New research finds climate change is 'evident' in Ireland's weather records

Average temperatures and rainfall intensity have increased over decades, researchers at Maynooth University have found.

NEW RESEARCH HAS documented how average temperatures have risen in Ireland over the last 170 years since modern records began.

Researchers at Maynooth University analysed Irish temperature and rainfall records and identified “clear evidence” that human activities are changing Ireland’s climate.

The study found that the island of Ireland is warming at a rate of 0.88 degrees Celsius for every one degree increase in global temperature, with annual temperatures now in territory that is “unfamiliar” relative to early industrial climate.

Scientists expect that long-term increases in averages temperatures by a margin of just a couple of degrees will be enough to cause devastating impacts, which some parts of the world are already experiencing more acutely than others.

Additionally, on average, rainfall intensity in Ireland is increasing at a rate of 8.2% per degree of global warming, the Maynooth research found.

Many weather stations across the country have experienced substantial increases in winter rainfall per degree of global warming.

The study noted that the increase in rainfall as temperatures rise indicates a “heightened flood risk with continued warming”.

Of the 30 rainfall stations that were analysed, one-third showed increases in rainfall intensity (heavy rainfall that can cause surface flooding, particularly in urban areas) and were ‘unusual’ relative to early industrial climate.

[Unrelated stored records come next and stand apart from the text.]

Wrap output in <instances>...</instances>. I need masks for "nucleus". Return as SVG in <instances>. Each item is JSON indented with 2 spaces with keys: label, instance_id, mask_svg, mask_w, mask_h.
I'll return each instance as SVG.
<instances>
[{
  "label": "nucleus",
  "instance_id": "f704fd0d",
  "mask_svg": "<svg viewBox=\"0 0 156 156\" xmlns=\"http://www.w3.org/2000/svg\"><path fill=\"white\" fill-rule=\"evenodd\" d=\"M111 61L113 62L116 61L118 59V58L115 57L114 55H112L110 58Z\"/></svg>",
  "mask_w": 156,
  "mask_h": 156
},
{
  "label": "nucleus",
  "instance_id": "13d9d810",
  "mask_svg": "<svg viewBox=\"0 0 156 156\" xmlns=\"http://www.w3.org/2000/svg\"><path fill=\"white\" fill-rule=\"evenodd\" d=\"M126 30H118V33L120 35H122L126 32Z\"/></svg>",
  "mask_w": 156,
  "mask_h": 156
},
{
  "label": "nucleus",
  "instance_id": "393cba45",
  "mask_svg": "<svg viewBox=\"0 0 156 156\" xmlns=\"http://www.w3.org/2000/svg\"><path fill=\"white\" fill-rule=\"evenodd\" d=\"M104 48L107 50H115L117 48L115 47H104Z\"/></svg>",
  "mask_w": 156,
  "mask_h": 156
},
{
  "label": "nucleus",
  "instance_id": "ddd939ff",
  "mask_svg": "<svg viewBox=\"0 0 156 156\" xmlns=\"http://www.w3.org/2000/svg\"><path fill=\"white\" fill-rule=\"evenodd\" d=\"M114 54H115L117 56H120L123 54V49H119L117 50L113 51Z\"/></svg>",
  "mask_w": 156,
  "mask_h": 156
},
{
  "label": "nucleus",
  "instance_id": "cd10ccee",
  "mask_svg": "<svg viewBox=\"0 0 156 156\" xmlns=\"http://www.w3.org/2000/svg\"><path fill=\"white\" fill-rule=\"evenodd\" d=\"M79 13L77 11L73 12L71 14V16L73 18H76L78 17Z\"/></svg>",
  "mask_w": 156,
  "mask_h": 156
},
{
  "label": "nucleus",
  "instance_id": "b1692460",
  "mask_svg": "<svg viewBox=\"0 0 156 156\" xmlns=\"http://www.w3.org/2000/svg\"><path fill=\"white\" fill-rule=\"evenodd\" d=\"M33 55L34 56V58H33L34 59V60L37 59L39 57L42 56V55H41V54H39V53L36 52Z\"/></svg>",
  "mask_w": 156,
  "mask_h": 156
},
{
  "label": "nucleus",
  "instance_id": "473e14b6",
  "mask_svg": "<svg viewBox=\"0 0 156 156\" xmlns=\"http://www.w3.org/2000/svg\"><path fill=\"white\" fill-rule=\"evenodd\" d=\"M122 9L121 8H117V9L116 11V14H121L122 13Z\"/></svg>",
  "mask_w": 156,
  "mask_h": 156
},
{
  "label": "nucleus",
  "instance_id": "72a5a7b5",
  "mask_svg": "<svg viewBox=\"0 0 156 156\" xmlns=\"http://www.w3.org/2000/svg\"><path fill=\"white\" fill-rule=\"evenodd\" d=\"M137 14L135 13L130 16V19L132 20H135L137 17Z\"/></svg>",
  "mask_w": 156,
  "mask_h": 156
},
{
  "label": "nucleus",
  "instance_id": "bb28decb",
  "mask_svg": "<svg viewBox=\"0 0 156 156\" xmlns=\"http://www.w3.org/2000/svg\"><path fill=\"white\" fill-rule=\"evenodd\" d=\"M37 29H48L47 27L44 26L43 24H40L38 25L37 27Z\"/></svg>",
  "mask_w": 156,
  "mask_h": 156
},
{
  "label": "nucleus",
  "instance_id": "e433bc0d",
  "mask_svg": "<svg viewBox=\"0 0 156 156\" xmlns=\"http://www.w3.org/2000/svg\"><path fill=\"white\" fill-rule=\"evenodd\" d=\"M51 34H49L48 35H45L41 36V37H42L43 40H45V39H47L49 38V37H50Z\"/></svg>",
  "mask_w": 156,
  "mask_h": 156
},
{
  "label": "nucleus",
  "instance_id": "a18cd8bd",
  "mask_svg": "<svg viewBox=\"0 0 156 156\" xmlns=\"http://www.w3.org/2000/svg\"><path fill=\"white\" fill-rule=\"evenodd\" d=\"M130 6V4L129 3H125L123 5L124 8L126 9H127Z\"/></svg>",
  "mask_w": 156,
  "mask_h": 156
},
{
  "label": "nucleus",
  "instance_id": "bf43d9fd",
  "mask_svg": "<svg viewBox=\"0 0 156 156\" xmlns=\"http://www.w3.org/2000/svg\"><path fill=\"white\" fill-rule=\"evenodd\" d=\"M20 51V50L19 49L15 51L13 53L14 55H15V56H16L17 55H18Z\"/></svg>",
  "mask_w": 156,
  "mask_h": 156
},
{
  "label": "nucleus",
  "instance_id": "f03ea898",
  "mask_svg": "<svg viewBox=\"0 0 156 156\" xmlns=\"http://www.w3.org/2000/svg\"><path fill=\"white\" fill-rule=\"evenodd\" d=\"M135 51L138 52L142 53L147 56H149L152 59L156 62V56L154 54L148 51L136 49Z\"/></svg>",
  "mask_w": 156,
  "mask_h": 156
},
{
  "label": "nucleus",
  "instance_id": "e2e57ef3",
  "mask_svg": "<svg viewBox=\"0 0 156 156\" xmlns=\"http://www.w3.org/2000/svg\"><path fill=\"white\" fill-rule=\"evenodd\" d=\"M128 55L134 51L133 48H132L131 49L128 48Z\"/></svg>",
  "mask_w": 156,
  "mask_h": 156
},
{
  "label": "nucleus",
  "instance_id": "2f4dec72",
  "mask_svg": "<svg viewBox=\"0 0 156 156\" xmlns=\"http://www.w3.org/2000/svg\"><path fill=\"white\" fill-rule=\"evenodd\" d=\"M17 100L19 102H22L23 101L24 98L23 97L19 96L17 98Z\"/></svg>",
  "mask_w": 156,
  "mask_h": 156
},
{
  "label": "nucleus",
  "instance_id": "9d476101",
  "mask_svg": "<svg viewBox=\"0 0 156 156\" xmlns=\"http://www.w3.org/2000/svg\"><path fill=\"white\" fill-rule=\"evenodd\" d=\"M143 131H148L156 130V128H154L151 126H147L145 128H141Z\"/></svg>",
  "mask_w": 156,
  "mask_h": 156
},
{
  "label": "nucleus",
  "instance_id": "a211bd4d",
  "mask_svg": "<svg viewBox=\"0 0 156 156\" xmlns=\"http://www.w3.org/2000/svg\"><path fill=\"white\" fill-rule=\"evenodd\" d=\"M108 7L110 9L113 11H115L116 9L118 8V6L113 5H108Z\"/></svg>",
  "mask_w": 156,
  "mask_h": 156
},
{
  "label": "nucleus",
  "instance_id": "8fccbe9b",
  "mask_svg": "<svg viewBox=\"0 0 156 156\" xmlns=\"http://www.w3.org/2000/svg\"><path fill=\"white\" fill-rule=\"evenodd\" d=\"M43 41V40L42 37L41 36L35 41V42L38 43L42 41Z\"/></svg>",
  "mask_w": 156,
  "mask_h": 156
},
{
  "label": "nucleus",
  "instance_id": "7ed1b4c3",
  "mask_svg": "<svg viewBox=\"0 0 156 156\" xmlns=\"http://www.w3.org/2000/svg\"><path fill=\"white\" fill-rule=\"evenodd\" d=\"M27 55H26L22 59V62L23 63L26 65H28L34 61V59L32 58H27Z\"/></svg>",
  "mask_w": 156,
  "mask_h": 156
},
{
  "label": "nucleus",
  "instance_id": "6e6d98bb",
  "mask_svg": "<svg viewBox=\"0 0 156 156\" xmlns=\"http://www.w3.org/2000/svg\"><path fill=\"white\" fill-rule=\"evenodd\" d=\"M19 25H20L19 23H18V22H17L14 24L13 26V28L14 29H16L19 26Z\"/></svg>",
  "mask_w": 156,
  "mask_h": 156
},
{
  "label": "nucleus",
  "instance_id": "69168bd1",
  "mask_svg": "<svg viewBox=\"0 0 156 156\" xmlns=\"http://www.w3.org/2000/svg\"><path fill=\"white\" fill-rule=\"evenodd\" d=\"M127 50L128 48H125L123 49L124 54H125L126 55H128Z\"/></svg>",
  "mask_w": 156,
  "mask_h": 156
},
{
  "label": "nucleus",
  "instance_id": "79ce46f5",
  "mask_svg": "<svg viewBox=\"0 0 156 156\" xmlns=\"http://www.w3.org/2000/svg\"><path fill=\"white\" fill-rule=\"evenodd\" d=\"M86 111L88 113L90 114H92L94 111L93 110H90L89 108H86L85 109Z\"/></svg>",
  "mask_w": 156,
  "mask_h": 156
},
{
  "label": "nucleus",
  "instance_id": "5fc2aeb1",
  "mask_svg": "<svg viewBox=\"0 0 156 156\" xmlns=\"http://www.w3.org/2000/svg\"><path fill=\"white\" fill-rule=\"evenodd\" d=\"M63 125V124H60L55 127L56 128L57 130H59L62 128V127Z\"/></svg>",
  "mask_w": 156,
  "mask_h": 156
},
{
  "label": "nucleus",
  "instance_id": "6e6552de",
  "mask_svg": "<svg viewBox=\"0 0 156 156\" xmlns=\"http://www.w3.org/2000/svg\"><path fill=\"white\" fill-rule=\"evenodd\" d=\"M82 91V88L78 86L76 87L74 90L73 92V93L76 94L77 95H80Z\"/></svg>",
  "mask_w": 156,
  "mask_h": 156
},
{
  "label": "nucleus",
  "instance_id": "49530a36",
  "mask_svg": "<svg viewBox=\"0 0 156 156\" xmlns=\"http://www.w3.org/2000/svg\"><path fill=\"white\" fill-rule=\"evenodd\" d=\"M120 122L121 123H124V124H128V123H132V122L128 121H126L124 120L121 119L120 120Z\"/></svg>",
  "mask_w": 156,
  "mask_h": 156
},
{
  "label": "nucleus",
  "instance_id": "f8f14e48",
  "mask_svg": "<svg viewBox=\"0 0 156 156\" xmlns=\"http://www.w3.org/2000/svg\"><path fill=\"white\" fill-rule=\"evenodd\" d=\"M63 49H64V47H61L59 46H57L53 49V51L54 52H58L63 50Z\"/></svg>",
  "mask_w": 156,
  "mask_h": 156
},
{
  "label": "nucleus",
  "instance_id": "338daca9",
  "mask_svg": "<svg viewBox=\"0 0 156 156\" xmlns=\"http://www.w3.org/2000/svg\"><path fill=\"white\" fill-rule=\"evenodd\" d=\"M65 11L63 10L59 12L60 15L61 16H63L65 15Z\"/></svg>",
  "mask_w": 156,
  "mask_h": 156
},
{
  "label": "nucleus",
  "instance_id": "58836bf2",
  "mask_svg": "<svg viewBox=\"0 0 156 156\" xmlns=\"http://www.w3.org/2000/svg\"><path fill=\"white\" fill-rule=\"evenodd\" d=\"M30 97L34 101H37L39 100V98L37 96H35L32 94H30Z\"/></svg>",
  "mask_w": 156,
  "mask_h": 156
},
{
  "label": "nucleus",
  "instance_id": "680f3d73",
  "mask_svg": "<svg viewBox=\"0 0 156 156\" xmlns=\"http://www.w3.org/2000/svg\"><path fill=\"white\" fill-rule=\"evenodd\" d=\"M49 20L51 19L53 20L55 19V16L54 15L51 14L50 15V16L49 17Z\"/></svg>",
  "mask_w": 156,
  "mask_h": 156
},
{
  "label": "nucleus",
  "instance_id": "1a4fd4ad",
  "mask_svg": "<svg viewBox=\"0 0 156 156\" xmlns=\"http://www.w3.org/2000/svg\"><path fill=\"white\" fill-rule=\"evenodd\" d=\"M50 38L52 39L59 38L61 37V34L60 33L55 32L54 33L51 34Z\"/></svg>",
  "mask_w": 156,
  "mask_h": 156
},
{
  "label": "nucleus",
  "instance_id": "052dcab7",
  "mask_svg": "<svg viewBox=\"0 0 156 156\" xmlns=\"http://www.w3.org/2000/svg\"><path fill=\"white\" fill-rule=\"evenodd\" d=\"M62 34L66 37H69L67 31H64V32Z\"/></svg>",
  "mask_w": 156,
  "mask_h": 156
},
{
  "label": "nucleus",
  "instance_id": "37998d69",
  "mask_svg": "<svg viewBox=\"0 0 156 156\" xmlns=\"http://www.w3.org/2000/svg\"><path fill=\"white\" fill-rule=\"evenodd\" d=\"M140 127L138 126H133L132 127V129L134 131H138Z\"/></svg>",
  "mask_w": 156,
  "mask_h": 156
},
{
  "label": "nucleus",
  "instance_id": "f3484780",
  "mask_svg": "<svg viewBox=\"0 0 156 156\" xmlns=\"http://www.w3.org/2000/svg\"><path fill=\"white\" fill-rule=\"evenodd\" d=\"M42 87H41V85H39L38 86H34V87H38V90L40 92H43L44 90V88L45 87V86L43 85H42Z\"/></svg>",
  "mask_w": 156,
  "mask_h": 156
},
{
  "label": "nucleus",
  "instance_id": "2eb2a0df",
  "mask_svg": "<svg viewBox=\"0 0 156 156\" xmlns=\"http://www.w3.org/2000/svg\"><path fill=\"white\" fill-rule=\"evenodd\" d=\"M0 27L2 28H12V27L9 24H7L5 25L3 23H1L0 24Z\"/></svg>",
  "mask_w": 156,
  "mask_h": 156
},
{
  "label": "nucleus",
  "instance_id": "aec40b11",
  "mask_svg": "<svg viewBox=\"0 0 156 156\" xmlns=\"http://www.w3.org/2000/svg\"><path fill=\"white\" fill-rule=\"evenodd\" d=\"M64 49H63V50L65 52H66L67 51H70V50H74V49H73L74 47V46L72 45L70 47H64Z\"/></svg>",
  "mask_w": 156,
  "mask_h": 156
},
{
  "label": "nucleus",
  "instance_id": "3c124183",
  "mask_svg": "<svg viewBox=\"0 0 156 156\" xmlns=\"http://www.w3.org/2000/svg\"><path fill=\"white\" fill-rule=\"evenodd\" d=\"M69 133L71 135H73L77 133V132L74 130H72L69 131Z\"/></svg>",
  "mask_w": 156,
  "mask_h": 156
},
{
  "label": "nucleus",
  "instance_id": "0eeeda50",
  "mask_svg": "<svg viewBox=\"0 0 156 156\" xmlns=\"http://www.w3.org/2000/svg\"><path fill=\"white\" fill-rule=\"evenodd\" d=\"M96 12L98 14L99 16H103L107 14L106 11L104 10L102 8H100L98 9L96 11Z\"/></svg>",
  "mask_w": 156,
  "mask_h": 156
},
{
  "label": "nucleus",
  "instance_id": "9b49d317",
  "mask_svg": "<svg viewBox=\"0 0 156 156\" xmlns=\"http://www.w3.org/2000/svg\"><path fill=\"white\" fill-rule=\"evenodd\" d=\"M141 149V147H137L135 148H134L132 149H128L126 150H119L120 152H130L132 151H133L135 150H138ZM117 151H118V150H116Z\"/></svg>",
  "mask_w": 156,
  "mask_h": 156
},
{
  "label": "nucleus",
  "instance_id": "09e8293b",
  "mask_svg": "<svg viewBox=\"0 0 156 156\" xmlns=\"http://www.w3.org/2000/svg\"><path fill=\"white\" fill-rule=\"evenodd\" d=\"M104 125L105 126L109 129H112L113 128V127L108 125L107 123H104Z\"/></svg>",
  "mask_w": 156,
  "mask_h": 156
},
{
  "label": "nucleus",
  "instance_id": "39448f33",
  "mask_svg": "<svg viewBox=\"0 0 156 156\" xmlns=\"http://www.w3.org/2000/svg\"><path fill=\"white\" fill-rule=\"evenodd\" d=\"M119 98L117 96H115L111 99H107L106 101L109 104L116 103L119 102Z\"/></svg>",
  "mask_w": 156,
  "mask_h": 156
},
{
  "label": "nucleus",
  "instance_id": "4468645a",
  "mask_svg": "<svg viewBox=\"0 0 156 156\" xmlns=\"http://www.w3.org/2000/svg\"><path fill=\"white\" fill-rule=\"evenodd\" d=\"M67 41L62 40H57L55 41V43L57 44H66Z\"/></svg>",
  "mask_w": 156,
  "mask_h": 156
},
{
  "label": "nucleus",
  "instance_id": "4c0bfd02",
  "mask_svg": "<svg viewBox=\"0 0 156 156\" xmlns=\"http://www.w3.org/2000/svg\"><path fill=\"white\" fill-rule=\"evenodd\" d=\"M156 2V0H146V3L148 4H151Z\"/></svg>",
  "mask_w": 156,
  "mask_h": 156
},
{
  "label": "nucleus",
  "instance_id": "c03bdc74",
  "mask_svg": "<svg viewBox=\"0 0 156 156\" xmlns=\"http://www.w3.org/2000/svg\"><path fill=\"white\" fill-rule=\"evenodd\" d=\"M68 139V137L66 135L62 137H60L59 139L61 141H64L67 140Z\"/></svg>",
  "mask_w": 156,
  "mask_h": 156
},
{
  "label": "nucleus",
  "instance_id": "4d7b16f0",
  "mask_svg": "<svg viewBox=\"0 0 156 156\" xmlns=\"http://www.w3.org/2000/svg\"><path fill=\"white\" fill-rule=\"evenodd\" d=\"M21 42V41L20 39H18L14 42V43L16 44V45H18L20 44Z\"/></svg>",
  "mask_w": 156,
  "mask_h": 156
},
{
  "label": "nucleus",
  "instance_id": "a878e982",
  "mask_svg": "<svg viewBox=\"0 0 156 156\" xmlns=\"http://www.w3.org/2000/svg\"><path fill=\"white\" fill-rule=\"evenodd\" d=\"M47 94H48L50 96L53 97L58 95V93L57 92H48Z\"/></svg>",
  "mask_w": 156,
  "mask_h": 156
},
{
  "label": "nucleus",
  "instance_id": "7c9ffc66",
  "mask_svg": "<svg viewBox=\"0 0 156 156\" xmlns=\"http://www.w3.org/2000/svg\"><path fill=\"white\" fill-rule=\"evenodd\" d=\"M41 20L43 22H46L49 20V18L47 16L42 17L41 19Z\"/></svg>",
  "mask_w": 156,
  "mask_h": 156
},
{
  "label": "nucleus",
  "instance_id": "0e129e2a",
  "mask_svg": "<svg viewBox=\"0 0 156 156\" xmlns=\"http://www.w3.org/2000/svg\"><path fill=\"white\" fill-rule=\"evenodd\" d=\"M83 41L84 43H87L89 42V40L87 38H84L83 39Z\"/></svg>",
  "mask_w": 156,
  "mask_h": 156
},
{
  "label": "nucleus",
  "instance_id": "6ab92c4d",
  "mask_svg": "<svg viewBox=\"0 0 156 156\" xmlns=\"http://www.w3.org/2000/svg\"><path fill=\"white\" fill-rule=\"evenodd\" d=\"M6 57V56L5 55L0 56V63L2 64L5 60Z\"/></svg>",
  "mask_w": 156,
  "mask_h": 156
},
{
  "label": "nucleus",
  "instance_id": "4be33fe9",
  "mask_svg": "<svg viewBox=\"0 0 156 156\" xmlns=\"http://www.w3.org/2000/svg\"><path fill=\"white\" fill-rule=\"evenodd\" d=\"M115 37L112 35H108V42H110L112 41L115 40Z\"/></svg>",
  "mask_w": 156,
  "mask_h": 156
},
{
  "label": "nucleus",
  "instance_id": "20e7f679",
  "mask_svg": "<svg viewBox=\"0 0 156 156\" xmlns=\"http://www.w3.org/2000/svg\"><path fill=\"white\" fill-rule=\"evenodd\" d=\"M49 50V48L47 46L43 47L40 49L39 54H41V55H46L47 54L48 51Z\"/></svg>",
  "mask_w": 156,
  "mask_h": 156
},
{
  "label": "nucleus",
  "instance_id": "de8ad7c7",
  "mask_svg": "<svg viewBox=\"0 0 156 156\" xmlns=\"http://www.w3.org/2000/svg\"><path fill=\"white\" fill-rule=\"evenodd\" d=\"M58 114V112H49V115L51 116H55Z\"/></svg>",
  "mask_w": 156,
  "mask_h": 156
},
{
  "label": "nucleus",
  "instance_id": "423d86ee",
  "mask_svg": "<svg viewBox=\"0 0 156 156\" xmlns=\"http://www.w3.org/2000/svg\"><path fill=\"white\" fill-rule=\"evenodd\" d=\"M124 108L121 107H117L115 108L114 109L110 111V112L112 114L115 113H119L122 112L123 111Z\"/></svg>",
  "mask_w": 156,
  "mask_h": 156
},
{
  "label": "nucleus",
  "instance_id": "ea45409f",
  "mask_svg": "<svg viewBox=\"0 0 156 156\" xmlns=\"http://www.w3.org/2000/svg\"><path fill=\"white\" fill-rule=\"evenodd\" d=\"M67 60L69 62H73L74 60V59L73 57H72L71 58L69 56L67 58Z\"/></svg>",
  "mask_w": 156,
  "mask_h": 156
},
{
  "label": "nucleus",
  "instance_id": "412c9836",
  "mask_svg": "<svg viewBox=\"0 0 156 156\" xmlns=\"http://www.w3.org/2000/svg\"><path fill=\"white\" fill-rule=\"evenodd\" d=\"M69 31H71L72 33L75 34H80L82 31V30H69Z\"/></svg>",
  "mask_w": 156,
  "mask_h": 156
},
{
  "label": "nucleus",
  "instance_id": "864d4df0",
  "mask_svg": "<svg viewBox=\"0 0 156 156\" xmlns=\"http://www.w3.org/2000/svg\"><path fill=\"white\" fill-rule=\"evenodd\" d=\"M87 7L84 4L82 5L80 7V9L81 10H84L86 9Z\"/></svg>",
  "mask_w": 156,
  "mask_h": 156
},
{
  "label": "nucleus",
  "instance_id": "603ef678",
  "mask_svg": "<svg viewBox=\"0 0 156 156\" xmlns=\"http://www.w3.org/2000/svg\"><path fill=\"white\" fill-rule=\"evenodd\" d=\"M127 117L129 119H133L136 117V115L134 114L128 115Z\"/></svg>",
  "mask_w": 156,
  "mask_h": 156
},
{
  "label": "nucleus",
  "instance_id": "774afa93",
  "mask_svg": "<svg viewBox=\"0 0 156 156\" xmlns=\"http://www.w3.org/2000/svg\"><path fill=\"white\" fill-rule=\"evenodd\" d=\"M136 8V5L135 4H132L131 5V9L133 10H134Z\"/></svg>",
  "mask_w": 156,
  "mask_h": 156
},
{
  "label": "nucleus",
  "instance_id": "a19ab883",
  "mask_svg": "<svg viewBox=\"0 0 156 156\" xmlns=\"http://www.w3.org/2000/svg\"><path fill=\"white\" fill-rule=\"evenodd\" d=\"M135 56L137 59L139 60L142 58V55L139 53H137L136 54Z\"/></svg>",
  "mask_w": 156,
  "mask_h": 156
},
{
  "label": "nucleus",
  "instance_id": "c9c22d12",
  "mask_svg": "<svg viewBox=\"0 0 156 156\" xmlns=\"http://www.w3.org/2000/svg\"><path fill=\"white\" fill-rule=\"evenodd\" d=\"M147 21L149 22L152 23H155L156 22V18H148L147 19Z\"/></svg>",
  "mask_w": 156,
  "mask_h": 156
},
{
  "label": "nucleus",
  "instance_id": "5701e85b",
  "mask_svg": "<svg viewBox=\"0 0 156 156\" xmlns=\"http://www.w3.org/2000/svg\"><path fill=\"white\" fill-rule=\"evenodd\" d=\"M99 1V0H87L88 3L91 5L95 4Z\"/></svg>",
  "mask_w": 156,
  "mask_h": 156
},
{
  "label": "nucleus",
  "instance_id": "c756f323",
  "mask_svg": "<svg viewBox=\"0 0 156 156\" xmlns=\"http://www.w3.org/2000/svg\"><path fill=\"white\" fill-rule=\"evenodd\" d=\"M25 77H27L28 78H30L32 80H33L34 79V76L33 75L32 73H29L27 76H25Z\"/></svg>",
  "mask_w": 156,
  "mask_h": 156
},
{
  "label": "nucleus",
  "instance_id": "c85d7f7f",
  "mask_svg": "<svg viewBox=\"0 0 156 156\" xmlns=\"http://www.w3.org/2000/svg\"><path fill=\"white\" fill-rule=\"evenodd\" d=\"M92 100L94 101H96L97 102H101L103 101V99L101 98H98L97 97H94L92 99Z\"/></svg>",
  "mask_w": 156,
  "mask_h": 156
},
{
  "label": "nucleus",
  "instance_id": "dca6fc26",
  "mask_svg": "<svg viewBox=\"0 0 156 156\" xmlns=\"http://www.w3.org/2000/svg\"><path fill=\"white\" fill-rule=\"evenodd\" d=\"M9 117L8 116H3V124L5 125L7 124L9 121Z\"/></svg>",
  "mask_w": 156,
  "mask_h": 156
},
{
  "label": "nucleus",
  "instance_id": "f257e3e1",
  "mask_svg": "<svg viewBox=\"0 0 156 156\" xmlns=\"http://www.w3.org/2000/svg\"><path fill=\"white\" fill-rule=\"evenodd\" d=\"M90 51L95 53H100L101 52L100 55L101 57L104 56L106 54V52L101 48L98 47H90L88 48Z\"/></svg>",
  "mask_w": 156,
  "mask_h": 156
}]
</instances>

Professor Conor Murphy of Maynooth University’s Irish Climate Analysis and Research Units (Icarus) said the findings show that “human driven climate change is now discernible in Irish weather records”.

“Of the 903 climate indicators we analysed across the study, 37% show the emergence of conditions we would consider at least ‘unusual’ relative to early industrial or natural climate,” Professor Murphy explained.

“These results clearly tell us that adaptation to the impacts of climate change needs to be given greater emphasis in national and local climate policy.

Climate change is here, and it is evident in our weather observations.

“It also gives us a new tool that allows local scale changes in climate to be scaled to global mean surface temperature, providing insight into how past, and importantly future changes, at the global scale relate to Ireland,” he said.

Earlier this year, analysis by Met Éireann found Ireland’s average temperatures were higher between 1991 and 2020 than they were in the previous 30-year period of 1961 and 1990.